SpecDec++: Boosting Speculative Decoding via Adaptive Candidate Lengths

Kaixuan Huang; Xudong Guo; Mengdi Wang

SpecDec++: Boosting Speculative Decoding via Adaptive Candidate Lengths

Kaixuan Huang, Xudong Guo, Mengdi Wang

25 Sept 2024 (modified: 05 Feb 2025)Submitted to ICLR 2025EveryoneRevisionsBibTeXCC BY 4.0

Keywords: speculative decoding, reinforcement learning, large language models

TL;DR: We use a trained acceptance prediction head to determine when to stop the current proposal round for speculative decoding.

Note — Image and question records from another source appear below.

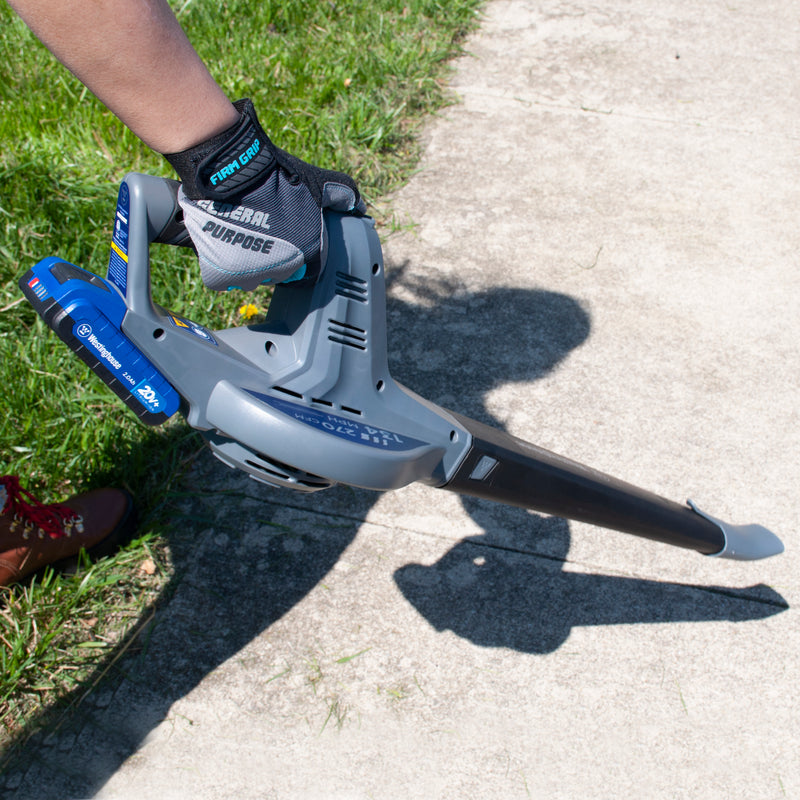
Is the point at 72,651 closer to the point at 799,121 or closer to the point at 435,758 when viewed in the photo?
the point at 435,758

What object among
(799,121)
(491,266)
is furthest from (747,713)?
(799,121)

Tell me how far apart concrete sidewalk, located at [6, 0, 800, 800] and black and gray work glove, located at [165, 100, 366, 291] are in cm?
94

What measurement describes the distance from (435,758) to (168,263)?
1.90 meters

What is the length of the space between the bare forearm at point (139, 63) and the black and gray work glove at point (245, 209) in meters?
0.04

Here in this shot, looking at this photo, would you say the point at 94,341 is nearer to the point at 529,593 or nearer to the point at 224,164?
the point at 224,164

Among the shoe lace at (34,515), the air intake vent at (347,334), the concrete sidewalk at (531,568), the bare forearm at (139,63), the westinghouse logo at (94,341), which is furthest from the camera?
the shoe lace at (34,515)

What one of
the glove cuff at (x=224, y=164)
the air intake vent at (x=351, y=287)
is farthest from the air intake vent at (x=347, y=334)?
the glove cuff at (x=224, y=164)

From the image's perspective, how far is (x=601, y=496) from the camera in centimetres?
166

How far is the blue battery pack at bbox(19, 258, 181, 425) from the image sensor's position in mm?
1315

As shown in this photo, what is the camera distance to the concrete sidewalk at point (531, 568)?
1.71 meters

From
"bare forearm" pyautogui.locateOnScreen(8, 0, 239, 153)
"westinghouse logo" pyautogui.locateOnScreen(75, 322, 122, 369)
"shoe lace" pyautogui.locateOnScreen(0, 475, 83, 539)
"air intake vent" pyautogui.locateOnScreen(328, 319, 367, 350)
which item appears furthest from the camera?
"shoe lace" pyautogui.locateOnScreen(0, 475, 83, 539)

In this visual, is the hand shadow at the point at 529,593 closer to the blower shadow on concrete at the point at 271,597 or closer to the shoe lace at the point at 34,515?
the blower shadow on concrete at the point at 271,597

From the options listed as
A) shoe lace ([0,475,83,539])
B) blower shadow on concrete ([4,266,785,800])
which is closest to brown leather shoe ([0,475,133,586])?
shoe lace ([0,475,83,539])

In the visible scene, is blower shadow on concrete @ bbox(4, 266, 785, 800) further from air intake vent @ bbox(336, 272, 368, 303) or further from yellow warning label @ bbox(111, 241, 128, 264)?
yellow warning label @ bbox(111, 241, 128, 264)
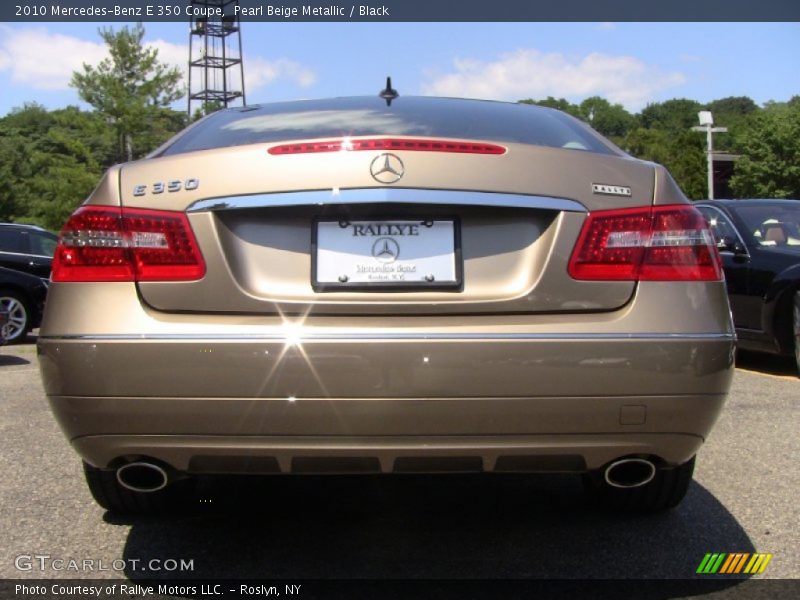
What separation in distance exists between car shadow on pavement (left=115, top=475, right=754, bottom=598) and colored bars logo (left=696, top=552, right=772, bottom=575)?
0.04 meters

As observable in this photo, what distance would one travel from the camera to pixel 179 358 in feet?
8.13

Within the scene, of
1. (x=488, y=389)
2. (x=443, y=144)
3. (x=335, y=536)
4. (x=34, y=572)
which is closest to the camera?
(x=488, y=389)

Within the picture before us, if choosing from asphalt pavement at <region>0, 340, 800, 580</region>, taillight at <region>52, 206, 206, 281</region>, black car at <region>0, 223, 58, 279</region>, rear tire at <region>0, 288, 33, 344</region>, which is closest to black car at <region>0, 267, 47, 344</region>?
rear tire at <region>0, 288, 33, 344</region>

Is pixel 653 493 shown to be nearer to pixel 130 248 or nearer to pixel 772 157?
pixel 130 248

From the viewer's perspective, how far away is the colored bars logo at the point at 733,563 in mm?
2920

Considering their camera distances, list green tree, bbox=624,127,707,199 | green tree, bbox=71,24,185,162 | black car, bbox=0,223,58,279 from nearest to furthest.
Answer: black car, bbox=0,223,58,279
green tree, bbox=71,24,185,162
green tree, bbox=624,127,707,199

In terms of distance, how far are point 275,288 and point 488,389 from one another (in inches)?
25.5

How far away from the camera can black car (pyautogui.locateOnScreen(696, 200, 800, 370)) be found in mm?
7164

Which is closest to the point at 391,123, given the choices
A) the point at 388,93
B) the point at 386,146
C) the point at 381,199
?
the point at 386,146

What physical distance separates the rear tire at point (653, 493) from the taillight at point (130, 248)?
5.41 feet

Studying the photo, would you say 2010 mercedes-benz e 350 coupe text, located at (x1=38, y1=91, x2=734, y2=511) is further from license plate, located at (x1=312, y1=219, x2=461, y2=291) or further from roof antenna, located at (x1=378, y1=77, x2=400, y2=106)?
roof antenna, located at (x1=378, y1=77, x2=400, y2=106)

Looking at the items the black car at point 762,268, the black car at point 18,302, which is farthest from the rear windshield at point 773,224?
the black car at point 18,302

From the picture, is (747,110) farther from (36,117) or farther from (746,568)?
(746,568)

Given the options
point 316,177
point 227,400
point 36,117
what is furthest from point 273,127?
point 36,117
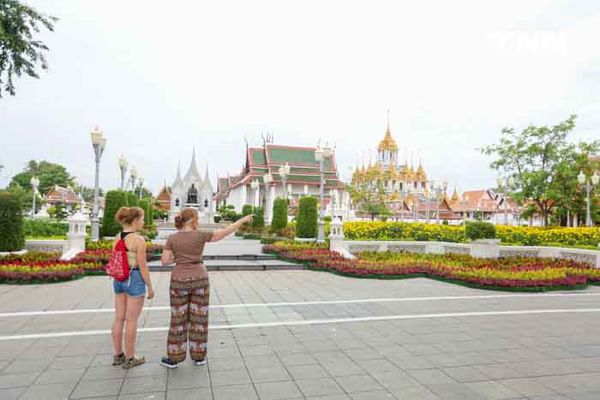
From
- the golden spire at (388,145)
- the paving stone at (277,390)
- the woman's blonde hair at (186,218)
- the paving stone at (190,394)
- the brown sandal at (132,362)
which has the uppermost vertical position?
the golden spire at (388,145)

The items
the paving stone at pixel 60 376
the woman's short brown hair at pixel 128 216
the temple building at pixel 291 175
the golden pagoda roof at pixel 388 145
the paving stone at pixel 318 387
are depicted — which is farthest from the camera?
the golden pagoda roof at pixel 388 145

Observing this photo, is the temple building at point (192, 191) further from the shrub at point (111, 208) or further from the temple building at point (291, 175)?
the shrub at point (111, 208)

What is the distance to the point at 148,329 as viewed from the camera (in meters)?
5.86

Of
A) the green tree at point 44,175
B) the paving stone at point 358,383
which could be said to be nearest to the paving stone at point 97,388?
the paving stone at point 358,383

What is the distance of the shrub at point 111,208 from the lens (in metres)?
17.4

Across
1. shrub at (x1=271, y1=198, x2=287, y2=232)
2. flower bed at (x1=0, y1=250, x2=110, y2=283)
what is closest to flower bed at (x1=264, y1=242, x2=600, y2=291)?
flower bed at (x1=0, y1=250, x2=110, y2=283)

Abstract: Speculative decoding reduces the inference latency of a target large language model via utilizing a smaller and faster draft model. Its performance depends on a hyperparameter $K$ --- the candidate length, i.e., the number of candidate tokens for the target model to verify in each round. However, previous methods often use simple heuristics to choose $K$, which may result in sub-optimal performance. We study the choice of the candidate length $K$ and formulate it as a Markov Decision Process. We theoretically show that the optimal policy of this Markov decision process takes the form of a threshold policy, i.e., the current speculation should stop and be verified when the probability of getting a rejection exceeds a threshold value. Motivated by this theory, we propose SpecDec++, an enhanced version of speculative decoding that adaptively determines the candidate length on the fly. We augment the draft model with a trained acceptance prediction head to predict the conditional acceptance probability of the candidate tokens. SpecDec++ will stop the current speculation when the predicted probability that at least one token gets rejected exceeds a threshold. We implement SpecDec++ and apply it to the llama-2-chat 7B \& 70B model pair. Our adaptive method achieves a 2.04x speedup on the Alpaca dataset (7.2% improvement over the baseline speculative decoding). On the GSM8K and HumanEval datasets, our method achieves a 2.26x speedup (9.4% improvement) and 2.23x speedup (11.1% improvement), respectively.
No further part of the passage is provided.